The World resembles Jia’s earlier films – Platform and Unknown Pleasures (the former has already been reviewed in this series, the later will be posted at some point in the near future) – in the portrait is paints of a people living a life in transition. As with the characters in those films, these people are “free” to do what they want – work as they choose, which is an advantage that their ancestors did not have. But now, they are living a life without purpose – without fulfillment – working at a dead end job that has no future. Yet, China has become an economic powerhouse – so much so that people are no longer leaving to work elsewhere, but they are actually bringing in people from other countries to fill jobs in China. We meet a group of Russian women, who come to the park to be dancers. They are told by their “handler” to hand over their passports. It is easier this way, he tells them, because now you won’t lose them. After a few shorts weeks at the park, the one Russian woman we’ve come to now – Anna (Alla Shcherbakova), confesses in broken Mandarin to Tao, her only friend, that she is going to leave to start a new job. The next time we see Anna, it’s at a nightclub – where it becomes clear that she is working as a prostitute, and when Tao sees her, she is so ashamed, she breaks down in tears.

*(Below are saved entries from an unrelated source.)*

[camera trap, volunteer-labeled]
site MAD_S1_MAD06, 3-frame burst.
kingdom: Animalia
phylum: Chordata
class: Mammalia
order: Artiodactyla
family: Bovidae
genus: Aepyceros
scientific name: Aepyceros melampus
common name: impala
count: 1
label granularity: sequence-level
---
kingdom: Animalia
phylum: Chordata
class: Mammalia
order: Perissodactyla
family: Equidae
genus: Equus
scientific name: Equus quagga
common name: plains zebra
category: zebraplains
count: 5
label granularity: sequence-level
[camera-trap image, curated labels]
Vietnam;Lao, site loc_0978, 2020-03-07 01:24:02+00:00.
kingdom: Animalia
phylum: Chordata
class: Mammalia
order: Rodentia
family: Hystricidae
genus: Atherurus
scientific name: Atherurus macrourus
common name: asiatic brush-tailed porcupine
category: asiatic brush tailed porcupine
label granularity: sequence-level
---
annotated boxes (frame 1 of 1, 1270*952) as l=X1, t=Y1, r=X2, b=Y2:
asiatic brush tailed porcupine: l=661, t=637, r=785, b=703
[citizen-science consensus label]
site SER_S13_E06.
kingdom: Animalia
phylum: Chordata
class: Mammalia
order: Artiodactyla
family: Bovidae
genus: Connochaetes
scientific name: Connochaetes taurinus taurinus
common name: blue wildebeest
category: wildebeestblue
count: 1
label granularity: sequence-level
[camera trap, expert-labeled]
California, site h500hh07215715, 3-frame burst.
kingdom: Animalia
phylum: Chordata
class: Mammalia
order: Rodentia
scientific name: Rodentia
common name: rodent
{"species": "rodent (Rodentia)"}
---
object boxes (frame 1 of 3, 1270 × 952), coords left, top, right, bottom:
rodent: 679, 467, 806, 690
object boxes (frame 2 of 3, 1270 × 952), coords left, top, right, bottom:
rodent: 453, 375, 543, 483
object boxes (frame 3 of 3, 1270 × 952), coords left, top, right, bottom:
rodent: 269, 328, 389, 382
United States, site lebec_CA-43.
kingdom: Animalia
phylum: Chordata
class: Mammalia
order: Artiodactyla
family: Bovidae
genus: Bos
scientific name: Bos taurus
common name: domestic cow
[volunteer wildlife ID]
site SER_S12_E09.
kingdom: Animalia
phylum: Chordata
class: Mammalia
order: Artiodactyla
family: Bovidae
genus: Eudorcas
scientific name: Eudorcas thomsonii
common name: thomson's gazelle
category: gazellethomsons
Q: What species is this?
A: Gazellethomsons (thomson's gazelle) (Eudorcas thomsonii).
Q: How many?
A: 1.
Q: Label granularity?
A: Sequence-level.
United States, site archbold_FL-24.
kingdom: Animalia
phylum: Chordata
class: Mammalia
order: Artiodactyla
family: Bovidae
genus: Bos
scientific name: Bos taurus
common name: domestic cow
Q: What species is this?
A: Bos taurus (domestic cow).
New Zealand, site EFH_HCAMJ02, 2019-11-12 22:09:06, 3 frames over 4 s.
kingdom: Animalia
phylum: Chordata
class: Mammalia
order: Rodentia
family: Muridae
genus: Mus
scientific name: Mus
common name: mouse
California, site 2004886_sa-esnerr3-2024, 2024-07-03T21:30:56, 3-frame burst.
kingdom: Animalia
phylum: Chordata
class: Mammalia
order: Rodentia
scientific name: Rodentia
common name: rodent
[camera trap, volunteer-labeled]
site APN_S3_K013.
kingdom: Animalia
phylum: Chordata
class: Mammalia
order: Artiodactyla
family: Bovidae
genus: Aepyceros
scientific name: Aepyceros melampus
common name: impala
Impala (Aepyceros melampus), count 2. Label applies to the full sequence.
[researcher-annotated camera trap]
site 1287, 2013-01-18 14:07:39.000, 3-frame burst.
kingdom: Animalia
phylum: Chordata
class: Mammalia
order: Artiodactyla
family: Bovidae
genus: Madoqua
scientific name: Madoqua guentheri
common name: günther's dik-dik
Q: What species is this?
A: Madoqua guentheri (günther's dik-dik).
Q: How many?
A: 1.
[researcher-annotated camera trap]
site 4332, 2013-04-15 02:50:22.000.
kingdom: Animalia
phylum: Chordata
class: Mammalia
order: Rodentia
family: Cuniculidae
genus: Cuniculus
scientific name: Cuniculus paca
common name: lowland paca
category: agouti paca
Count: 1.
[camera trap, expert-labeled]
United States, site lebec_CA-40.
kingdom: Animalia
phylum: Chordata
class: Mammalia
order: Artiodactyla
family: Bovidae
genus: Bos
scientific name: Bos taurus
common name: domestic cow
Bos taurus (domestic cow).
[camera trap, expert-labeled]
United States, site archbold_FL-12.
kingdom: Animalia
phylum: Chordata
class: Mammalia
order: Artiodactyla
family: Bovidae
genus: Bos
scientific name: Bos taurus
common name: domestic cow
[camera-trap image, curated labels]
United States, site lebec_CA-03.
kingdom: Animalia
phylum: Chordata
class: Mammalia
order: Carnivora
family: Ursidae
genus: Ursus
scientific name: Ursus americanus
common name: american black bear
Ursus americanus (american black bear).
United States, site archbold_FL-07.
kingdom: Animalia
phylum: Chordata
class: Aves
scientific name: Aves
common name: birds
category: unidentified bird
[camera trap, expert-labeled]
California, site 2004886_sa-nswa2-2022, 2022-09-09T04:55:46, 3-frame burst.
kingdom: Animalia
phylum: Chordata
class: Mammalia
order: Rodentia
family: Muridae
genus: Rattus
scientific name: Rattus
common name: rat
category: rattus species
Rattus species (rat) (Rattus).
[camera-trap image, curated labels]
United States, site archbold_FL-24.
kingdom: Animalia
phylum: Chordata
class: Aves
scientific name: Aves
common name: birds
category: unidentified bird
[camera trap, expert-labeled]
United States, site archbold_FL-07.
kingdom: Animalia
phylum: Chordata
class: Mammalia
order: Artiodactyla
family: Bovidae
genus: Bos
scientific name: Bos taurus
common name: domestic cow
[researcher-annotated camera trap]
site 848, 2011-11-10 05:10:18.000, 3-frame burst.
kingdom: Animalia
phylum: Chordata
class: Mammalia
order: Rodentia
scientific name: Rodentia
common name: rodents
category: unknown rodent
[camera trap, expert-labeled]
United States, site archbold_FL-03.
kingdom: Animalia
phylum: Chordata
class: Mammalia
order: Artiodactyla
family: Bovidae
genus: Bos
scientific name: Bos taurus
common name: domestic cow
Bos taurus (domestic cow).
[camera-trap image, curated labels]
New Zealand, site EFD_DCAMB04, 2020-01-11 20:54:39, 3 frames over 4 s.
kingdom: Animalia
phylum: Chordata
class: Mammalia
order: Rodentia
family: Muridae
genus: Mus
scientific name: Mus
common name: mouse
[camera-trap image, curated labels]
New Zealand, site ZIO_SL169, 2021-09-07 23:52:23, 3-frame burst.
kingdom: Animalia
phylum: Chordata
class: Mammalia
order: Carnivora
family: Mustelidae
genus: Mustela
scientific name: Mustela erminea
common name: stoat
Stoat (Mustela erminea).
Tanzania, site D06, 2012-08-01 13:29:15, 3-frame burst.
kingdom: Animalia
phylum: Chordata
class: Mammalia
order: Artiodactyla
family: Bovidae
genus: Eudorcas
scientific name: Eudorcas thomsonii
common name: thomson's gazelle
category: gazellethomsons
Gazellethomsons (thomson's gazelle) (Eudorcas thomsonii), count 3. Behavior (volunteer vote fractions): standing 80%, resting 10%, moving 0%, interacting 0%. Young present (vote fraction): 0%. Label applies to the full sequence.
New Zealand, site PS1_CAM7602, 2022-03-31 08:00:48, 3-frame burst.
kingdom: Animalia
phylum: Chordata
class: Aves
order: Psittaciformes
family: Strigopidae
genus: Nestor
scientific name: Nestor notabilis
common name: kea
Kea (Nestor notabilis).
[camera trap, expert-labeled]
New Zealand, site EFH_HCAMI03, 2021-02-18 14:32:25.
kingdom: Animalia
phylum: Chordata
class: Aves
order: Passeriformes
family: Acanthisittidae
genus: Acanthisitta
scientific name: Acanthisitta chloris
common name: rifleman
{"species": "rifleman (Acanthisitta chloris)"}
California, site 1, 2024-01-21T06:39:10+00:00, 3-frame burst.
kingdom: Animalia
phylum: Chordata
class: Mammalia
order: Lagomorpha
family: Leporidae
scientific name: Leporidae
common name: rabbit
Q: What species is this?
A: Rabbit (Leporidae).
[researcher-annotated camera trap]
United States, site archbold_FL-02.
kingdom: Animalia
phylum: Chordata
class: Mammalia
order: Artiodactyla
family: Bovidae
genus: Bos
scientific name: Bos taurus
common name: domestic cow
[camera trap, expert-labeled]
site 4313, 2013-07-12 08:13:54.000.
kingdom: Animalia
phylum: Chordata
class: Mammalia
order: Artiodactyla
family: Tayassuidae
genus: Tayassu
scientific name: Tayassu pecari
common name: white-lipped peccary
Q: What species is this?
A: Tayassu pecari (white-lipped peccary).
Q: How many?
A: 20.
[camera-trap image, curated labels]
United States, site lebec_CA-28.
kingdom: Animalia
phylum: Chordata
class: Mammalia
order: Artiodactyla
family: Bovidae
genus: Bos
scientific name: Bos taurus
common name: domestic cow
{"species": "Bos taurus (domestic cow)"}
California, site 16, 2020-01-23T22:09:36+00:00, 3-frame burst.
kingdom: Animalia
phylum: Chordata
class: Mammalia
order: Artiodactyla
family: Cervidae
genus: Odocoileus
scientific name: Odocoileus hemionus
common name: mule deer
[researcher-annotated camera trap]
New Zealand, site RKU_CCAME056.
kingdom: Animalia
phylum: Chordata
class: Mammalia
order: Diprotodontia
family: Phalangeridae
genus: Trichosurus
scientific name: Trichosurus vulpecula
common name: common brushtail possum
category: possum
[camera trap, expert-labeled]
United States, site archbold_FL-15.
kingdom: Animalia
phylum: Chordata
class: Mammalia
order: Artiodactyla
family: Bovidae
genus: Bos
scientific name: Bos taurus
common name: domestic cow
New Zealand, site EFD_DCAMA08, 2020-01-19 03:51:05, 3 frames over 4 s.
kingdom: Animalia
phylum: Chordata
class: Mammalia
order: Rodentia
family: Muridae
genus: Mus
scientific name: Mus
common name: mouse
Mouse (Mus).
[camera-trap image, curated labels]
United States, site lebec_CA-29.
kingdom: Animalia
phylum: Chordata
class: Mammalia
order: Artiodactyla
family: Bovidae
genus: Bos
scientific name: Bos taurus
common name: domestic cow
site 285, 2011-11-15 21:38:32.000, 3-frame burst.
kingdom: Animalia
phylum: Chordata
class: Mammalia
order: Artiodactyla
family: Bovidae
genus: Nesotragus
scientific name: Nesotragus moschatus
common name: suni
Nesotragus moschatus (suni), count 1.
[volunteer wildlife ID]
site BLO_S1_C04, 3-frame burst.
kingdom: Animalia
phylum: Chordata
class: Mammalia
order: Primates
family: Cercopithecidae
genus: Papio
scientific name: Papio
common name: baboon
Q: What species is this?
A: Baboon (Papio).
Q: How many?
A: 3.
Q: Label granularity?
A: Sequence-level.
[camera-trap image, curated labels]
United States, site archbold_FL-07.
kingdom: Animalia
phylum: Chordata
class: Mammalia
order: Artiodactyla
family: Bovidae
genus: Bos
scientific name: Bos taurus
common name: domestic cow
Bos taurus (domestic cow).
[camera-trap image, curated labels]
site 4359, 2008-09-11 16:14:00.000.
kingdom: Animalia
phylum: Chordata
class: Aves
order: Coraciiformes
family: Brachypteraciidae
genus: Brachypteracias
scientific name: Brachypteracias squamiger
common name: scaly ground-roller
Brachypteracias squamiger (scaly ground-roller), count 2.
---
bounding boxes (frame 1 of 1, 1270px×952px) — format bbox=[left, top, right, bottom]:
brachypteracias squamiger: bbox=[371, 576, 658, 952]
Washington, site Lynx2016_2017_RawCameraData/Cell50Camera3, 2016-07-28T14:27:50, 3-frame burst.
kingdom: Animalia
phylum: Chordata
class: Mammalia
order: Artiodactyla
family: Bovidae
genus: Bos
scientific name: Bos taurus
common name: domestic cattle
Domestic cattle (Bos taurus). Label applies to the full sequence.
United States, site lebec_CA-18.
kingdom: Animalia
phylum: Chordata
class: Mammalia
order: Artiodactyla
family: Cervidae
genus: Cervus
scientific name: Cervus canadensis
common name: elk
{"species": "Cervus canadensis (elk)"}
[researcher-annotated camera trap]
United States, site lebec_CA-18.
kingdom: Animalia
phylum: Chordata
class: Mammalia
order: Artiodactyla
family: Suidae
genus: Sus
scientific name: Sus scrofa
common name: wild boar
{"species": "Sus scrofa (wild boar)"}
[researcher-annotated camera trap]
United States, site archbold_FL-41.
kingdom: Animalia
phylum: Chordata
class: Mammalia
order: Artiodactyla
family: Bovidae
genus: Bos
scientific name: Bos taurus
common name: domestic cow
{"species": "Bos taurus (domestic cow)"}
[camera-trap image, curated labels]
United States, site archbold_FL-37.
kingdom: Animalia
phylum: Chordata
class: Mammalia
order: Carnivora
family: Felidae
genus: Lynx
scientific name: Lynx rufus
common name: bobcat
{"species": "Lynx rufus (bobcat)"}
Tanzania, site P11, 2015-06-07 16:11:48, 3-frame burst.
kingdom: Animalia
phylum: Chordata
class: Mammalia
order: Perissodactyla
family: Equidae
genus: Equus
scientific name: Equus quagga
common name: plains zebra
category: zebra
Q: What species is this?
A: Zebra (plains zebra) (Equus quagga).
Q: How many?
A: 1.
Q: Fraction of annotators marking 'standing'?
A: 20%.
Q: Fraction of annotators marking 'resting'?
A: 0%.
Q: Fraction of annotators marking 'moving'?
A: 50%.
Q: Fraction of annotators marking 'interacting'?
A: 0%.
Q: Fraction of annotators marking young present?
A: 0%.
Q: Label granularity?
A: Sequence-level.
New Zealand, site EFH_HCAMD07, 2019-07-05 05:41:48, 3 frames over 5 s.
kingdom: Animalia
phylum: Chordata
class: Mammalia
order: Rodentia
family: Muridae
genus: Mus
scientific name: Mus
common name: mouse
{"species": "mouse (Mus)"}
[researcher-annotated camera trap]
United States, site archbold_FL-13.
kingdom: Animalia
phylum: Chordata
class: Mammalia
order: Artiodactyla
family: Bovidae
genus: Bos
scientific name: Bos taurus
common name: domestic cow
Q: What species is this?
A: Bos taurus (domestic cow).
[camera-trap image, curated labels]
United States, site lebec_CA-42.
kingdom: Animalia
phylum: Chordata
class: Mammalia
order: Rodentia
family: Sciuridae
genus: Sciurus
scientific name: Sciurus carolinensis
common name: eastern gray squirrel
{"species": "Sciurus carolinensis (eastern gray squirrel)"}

To me, The World like Jia’s previous film Unknown Pleasures (2002) is a transition film between Zia’s two masterpieces – Platform (2000) and Still Life (2006). After Platform, which made Jia one of the most important directors in China, he didn’t quite seem to know what to do next. As good as Unknown Pleasures and The World are – and they are both very good – they do seem a little like Jia is treading water, figuring out where to go to next. The World is the better film – more ambitious in scope, including more characters, and introducing us to characters from outside China, whose economic reality is even worse than those inside the country. Jia even tries his hand at animation, with a few sequences thrown in, and while they look wonderful, they do feel at least slightly out of place. With Still Life, he moved beyond these films, into a quietly moving and profound movie. Here, Jia, while he has made an excellent film, is searching for a way out of the corner he painted himself into by making a masterpiece like Platform. That he found his way out is cause for celebration. That he made a film as good as The World, while trying to do so is remarkable.